═══ ТЕКСТ

Уродливая Вселенная. Как поиски красоты заводят физиков в тупик — страница 20 из 55

Пример: стабильность вакуума. Это стандартное допущение, которое гарантирует, что Вселенная вокруг спонтанно не развалится, разорвав нас на куски. Вполне резонно. Но есть бесконечное число «плохих» теорий, согласно которым такое произойти может. Эти теории плохи не потому, что математически неверны, они плохи попросту потому, что не описывают наши наблюдения. Стабильность вакуума – допущение, выбираемое только в целях описать природу, однако же никто никогда не жалуется, что оно, мол, выбрано по чьему-то вкусу и «неестественно». Есть много других подобных допущений, выбранных нами просто потому, что они работают, а не в силу того, что они вероятны в каком-либо смысле. И если мы охотно соглашаемся на все эти другие допущения «просто потому что», почему бы не принять и выбор параметра?

«Нужно ведь с чего-то начинать, – можете вы сказать. – Поэтому давайте начнем с объяснения параметров, а затем уже перейдем к более сложным допущениям».

Смотрите, отвечу я, сама попытка попробовать обосновать, почему мы используем именно эти допущения, есть логическое болото: если вы не одобряете выбор допущений не математическими способами, тогда единственное дозволенное требование для физической теории – математическая согласованность. Стало быть, все логически непротиворечивые наборы аксиом одинаковы хороши, а их бесконечно много. Но это совершенно бессмысленно для описания природы – мы ведь не хотим просто перечислить непротиворечивые теории, мы мечтаем объяснить свои наблюдения. А для этого мы непременно должны сравнивать предсказания с наблюдениями, чтобы отбирать полезные допущения для наших теорий. Что мы и делали до того, как дали завлечь себя идеалам вроде естественности.

══════
═══ ИСХОДНЫЕ ДАННЫЕ

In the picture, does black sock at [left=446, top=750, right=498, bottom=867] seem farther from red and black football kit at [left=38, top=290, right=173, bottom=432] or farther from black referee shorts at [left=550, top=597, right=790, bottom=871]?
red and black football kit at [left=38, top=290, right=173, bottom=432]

══════

# [ЦЕЛЬ 1]
Выведите дословно фрагмент текста о допущениях в физике от «Смотрите, отвечу я, сама» до «идеалам вроде естественности.».
# [ЦЕЛЬ 2]
Пожалуйста, допишите продолжение текста о допущениях в физике, начав сразу после его последнего предложения.
Эти данные никак не связаны с текстом.

# [ОТВЕТ 1]
Смотрите, отвечу я, сама попытка попробовать обосновать, почему мы используем именно эти допущения, есть логическое болото: если вы не одобряете выбор допущений не математическими способами, тогда единственное дозволенное требование для физической теории – математическая согласованность. Стало быть, все логически непротиворечивые наборы аксиом одинаковы хороши, а их бесконечно много. Но это совершенно бессмысленно для описания природы – мы ведь не хотим просто перечислить непротиворечивые теории, мы мечтаем объяснить свои наблюдения. А для этого мы непременно должны сравнивать предсказания с наблюдениями, чтобы отбирать полезные допущения для наших теорий. Что мы и делали до того, как дали завлечь себя идеалам вроде естественности.

# [ОТВЕТ 2]
То же касается и идеи, что числа, близкие к 1, почему-то предпочтительнее, глубже укоренены в математике. Если вы немножко поковыряетесь в сложных областях математики, то найдете числа на любой вкус и цвет. Яркий пример – число элементов группы, которую метко прозвали «монстром»: 808 017 424 794 512 875 886 459 904 961 710 757 005 754 368 000 000 000.

Это примерно 1054, если вдруг вы не жаждете пересчитать разряды. По счастью, ни одно число такого размера пока не нуждается в объяснении в физике, иначе, бьюсь об заклад, кто-нибудь попробовал бы использовать для этого группу-монстра.

Так что нет, мы не вправе винить математику в собственной любви к числам, кажущимся нам приятными.

Не поймите меня превратно: я согласна, что в целом предпочтительнее располагать лучшим объяснением для любого допущения, которое мы делаем. Я лишь возражаю против того, что некоторые числа якобы особенно нуждаются в объяснении, тогда как другие проблемы отходят на второй план.

Спешу добавить, что естественность не прямо-таки всегда бесполезна. Ее можно применить, если нам известно распределение вероятностей, например распределение звезд во Вселенной или флуктуаций в среде. Тогда мы вправе сказать, что является или не является «естественным» расстоянием до следующей звезды или «вероятным» событием. А если у нас есть теория вроде Стандартной модели, которая, как выясняется при внимательном рассмотрении, содержит много естественных параметров, разумно продлить этот ряд и основывать предсказания на нем. Но если предсказания не подтверждаются, мы должны отметить это и двигаться дальше.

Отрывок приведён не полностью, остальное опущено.